__Text section__:
— start —

3 reasons to build financial dashboards for academic leaders—and what metrics to include

Central finance leaders are increasingly sharing unit-level dashboards with academic leaders to drive financial data fluency and adoption. Dashboards help academic leaders understand unit financial performance by visualizing KPI trends. Academic leaders use dashboard data to optimize ongoing resource allocation decisions.

Institutions with mature business intelligence (BI) infrastructure have automated dashboard creation in self-service portals. Understandably, self-service reporting is the end-goal that central business and IT teams are working toward. But finance leaders do not need access to sophisticated BI tools and staff to achieve the benefits of academic dashboards. Manual dashboards (i.e., created as PowerPoint presentations or PDFs by central finance) are still effective. Specifically, leaders should consider building manual dashboards for three reasons:

1. You may not have the infrastructure to support self-service BI for another 5-10 years.

— end —

__Provided material__:
— start —

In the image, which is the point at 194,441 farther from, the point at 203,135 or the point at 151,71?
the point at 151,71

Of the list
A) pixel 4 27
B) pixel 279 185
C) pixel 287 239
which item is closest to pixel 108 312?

— end —

__Problem requirements__:
Please write what follows in the article on financial dashboards for academic leaders, picking up right after its final line. The entries have nothing to do with the article on financial dashboards for academic leaders.

__Response below__:
Many institutions may need another decade to build the BI teams and invest in data tools to support self-service systems. You can’t wait that long to drive better academic resource stewardship. In the meantime, manual dashboards provide academic leaders with the financial data they need to monitor unit financial health.

2. Manual dashboards provide the foundation metrics and data visualizations for future self-service platforms.
You can port over the metrics and layout of manual reports to self-service portals. Getting these metrics right now makes BI portal construction less time- and labor-intensive down the road.

3. Manual dashboards drive staff data fluency and adoption.
Building data adoption now drives unit leaders to use self-service tools in the future.

Components of an academic financial dashboard

You don’t need to start from scratch to build your own academic financial dashboards. We evaluated several dashboards and compiled a list of commonly used metrics. Simply put, most dashboards highlight year-to-date expenditures and projected revenues. Expenditures often take up the most real estate, since academic leaders can more immediately influence spending decisions, particularly faculty salaries.

Consult the sample metrics list below for data points to include in your dashboards.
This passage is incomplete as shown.